= GIVEN INSTRUCTION =
Reproduce all the items below, putting "nearer to" wherever "closer to" appears and leaving everything else unchanged.

### RECORDS FOR PROCESSING

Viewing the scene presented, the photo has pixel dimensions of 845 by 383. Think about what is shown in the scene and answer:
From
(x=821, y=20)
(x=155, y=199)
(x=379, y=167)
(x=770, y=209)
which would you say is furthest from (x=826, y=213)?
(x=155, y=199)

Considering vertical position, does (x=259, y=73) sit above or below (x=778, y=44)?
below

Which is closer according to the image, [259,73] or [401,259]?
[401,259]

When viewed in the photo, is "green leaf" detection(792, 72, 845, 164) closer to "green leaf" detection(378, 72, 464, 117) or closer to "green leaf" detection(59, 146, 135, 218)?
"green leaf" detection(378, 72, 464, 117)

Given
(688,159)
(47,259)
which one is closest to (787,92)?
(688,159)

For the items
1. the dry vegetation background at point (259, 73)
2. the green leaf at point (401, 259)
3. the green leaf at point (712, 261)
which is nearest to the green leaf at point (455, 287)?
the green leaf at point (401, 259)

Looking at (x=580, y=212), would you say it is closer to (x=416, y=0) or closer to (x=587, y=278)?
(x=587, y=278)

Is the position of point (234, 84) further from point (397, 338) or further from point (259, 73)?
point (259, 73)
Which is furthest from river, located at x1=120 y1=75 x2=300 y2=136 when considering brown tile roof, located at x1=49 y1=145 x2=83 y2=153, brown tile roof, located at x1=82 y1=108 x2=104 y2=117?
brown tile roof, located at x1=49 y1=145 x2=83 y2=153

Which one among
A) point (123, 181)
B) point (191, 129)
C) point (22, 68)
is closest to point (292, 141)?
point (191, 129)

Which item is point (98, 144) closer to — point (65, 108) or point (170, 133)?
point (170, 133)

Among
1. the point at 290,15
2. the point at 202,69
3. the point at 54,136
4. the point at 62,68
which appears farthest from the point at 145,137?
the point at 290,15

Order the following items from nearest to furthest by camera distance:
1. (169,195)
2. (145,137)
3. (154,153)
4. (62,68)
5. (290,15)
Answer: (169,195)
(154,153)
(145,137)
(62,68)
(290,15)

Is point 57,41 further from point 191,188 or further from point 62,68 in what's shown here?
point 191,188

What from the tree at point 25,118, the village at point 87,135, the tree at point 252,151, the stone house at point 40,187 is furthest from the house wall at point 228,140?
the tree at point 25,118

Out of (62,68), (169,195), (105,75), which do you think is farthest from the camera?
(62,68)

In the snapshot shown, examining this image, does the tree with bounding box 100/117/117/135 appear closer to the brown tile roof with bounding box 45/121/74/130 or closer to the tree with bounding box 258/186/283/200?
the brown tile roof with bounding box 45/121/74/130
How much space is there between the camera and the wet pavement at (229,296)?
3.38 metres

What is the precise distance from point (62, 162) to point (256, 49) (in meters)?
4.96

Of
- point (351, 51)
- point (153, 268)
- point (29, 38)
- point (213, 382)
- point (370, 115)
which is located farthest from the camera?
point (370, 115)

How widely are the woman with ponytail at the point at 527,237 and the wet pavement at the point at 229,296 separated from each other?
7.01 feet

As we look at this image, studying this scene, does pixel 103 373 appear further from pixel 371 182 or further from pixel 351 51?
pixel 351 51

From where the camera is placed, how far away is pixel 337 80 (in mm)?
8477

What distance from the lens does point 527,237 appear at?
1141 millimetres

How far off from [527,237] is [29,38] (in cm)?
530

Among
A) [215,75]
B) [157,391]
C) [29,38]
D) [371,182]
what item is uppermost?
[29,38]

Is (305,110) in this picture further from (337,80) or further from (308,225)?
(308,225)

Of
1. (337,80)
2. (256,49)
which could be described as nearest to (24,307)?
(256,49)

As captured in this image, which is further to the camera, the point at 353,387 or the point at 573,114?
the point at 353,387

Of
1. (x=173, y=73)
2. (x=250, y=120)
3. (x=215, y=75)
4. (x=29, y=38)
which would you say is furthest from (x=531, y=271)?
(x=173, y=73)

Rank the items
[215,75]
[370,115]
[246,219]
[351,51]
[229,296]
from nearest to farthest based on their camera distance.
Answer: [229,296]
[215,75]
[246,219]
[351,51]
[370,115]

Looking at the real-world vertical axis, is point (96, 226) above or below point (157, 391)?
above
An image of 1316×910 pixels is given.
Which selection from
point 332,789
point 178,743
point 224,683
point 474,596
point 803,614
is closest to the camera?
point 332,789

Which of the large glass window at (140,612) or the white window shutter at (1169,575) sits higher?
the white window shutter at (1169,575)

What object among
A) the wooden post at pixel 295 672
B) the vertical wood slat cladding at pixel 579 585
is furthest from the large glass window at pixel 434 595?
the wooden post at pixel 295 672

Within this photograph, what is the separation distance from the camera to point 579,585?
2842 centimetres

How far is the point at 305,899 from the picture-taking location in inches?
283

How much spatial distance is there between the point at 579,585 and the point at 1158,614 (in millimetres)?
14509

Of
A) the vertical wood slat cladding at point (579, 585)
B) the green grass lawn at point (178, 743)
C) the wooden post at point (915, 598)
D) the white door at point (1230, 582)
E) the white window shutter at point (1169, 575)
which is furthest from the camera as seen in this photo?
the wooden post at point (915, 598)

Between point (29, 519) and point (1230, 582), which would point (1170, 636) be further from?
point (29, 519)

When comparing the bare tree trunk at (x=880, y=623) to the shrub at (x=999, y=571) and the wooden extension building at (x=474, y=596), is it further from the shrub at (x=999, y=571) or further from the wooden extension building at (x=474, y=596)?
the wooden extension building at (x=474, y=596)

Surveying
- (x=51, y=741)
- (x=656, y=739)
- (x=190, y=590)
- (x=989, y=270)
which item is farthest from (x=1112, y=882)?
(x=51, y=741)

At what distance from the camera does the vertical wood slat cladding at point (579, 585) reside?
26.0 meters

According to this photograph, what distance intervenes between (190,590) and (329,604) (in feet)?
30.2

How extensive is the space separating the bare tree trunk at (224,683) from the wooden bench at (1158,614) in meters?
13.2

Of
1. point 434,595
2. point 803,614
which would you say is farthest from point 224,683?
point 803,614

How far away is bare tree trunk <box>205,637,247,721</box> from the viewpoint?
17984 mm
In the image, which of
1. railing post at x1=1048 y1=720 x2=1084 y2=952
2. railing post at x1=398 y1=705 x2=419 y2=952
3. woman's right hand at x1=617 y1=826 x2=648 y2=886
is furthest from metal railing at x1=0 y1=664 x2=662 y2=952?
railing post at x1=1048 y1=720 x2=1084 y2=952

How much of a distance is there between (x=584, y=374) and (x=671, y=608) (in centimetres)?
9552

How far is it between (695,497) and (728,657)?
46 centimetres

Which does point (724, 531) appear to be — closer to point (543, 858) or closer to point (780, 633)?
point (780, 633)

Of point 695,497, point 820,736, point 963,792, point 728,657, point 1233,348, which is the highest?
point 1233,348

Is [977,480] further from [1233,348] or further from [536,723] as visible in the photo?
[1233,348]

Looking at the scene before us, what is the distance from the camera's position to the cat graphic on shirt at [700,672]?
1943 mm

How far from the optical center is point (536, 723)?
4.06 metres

######

= TASK RESULT =
Viewing the scene presented, the photo has pixel dimensions of 845 by 383. Think about what is shown in the scene and answer:
From
(x=821, y=20)
(x=155, y=199)
(x=379, y=167)
(x=770, y=209)
which would you say is furthest from (x=826, y=213)?
(x=155, y=199)

Considering vertical position, does (x=259, y=73) sit above or below (x=778, y=44)?
below

Which is closer according to the image, [259,73] or [401,259]?
[401,259]

When viewed in the photo, is "green leaf" detection(792, 72, 845, 164) nearer to "green leaf" detection(378, 72, 464, 117) or nearer to "green leaf" detection(59, 146, 135, 218)?
"green leaf" detection(378, 72, 464, 117)

Given
(688,159)
(47,259)
which one is closest to (787,92)?
(688,159)

For the items
1. the dry vegetation background at point (259, 73)
2. the green leaf at point (401, 259)
3. the green leaf at point (712, 261)
which is nearest to the green leaf at point (455, 287)?
the green leaf at point (401, 259)

Looking at (x=580, y=212), would you say it is nearer to (x=416, y=0) or nearer to (x=587, y=278)?
(x=587, y=278)

Is the position of point (234, 84) further from point (397, 338) or further from point (259, 73)?
point (259, 73)
Which is furthest from river, located at x1=120 y1=75 x2=300 y2=136 when considering brown tile roof, located at x1=49 y1=145 x2=83 y2=153, brown tile roof, located at x1=82 y1=108 x2=104 y2=117?
brown tile roof, located at x1=49 y1=145 x2=83 y2=153

Which one among
A) point (123, 181)
B) point (191, 129)
C) point (22, 68)
is closest to point (292, 141)?
point (191, 129)

Which item is point (98, 144) nearer to — point (65, 108) or point (170, 133)?
point (170, 133)

Among
1. the point at 290,15
2. the point at 202,69
3. the point at 54,136
4. the point at 62,68
which appears farthest from the point at 145,137?
the point at 290,15

Order the following items from nearest to furthest by camera distance:
1. (169,195)
2. (145,137)
3. (154,153)
4. (62,68)
5. (290,15)
Answer: (169,195)
(154,153)
(145,137)
(62,68)
(290,15)

Is point 57,41 further from point 191,188 or further from point 62,68 in what's shown here?
point 191,188

What from the tree at point 25,118, the village at point 87,135, the tree at point 252,151, the stone house at point 40,187 is furthest from the house wall at point 228,140?
the tree at point 25,118

Out of (62,68), (169,195), (105,75), which do you think is farthest from the camera?
(62,68)

In the snapshot shown, examining this image, does the tree with bounding box 100/117/117/135 appear nearer to the brown tile roof with bounding box 45/121/74/130 or nearer to the tree with bounding box 258/186/283/200?
the brown tile roof with bounding box 45/121/74/130
How much space is there between the camera and the wet pavement at (229,296)?
3.38 metres

What is the precise distance from point (62, 162) to point (256, 49) (in meters)?
4.96

Of
- point (351, 51)
- point (153, 268)
- point (29, 38)
- point (213, 382)
- point (370, 115)
which is located farthest from the camera?
point (370, 115)

How widely are the woman with ponytail at the point at 527,237 and the wet pavement at the point at 229,296 separated from each other?
7.01 feet

As we look at this image, studying this scene, does pixel 103 373 appear further from pixel 371 182 or further from pixel 351 51?
pixel 351 51

From where the camera is placed, how far away is pixel 337 80 (in mm)?
8477

What distance from the lens does point 527,237 appear at?
1141 millimetres

How far off from [527,237] is [29,38] (in cm)?
530

Among
A) [215,75]
B) [157,391]
C) [29,38]
D) [371,182]
what item is uppermost?
[29,38]

Is (305,110) in this picture further from (337,80) or further from (308,225)?
(308,225)

Of
1. (337,80)
2. (256,49)
which could be described as nearest to (24,307)?
(256,49)

As captured in this image, which is further to the camera, the point at 353,387 or the point at 573,114?
the point at 353,387

Of
1. (x=173, y=73)
2. (x=250, y=120)
3. (x=215, y=75)
4. (x=29, y=38)
which would you say is furthest from (x=531, y=271)?
(x=173, y=73)

Rank the items
[215,75]
[370,115]
[246,219]
[351,51]
[229,296]
from nearest to farthest based on their camera distance.
Answer: [229,296]
[215,75]
[246,219]
[351,51]
[370,115]

Looking at the real-world vertical axis, is point (96, 226) above or below point (157, 391)?
above
An image of 1316×910 pixels is given.
Which selection from
point 332,789
point 178,743
point 224,683
point 474,596
point 803,614
is closest to the camera?
point 332,789

Which of the large glass window at (140,612) or the white window shutter at (1169,575) sits higher?
the white window shutter at (1169,575)

What object among
A) the wooden post at pixel 295 672
B) the vertical wood slat cladding at pixel 579 585
is furthest from the large glass window at pixel 434 595?
the wooden post at pixel 295 672

Within this photograph, what is the separation distance from the camera to point 579,585?
2842 centimetres

How far is the point at 305,899 from the picture-taking location in inches?
283

How much spatial distance is there between the point at 579,585 and the point at 1158,614 (in millimetres)?
14509

Of
A) the vertical wood slat cladding at point (579, 585)
B) the green grass lawn at point (178, 743)
C) the wooden post at point (915, 598)
D) the white door at point (1230, 582)
E) the white window shutter at point (1169, 575)
which is furthest from the camera as seen in this photo?
the wooden post at point (915, 598)

Between point (29, 519) and point (1230, 582), which would point (1170, 636) be further from?
point (29, 519)

When comparing the bare tree trunk at (x=880, y=623) to the shrub at (x=999, y=571) and the wooden extension building at (x=474, y=596), is it further from the shrub at (x=999, y=571) or further from the wooden extension building at (x=474, y=596)?
the wooden extension building at (x=474, y=596)

Surveying
- (x=51, y=741)
- (x=656, y=739)
- (x=190, y=590)
- (x=989, y=270)
which item is farthest from (x=1112, y=882)?
(x=51, y=741)

At what distance from the camera does the vertical wood slat cladding at point (579, 585) reside?
26.0 meters

According to this photograph, what distance intervenes between (190,590) and (329,604) (in feet)?
30.2

How extensive is the space separating the bare tree trunk at (224,683) from the wooden bench at (1158,614) in meters?
13.2

Of
1. point 434,595
2. point 803,614
which would you say is farthest from point 224,683?
point 803,614

How far away is bare tree trunk <box>205,637,247,721</box> from the viewpoint?
17984 mm
In the image, which of
1. railing post at x1=1048 y1=720 x2=1084 y2=952
2. railing post at x1=398 y1=705 x2=419 y2=952
3. woman's right hand at x1=617 y1=826 x2=648 y2=886
is furthest from metal railing at x1=0 y1=664 x2=662 y2=952?
railing post at x1=1048 y1=720 x2=1084 y2=952

How much of a distance is there between (x=584, y=374) and (x=671, y=608) (in centimetres)?
9552

How far is it between (695,497) and (728,657)?
46 centimetres

Which does point (724, 531) appear to be — nearer to point (543, 858) or nearer to point (780, 633)?
point (780, 633)

Of point 695,497, point 820,736, point 963,792, point 728,657, point 1233,348, which is the highest?
point 1233,348

Is [977,480] further from [1233,348] or further from [536,723] as visible in the photo?
[1233,348]

Looking at the scene before us, what is the distance from the camera's position to the cat graphic on shirt at [700,672]?
1943 mm

How far from the optical center is point (536, 723)?
4.06 metres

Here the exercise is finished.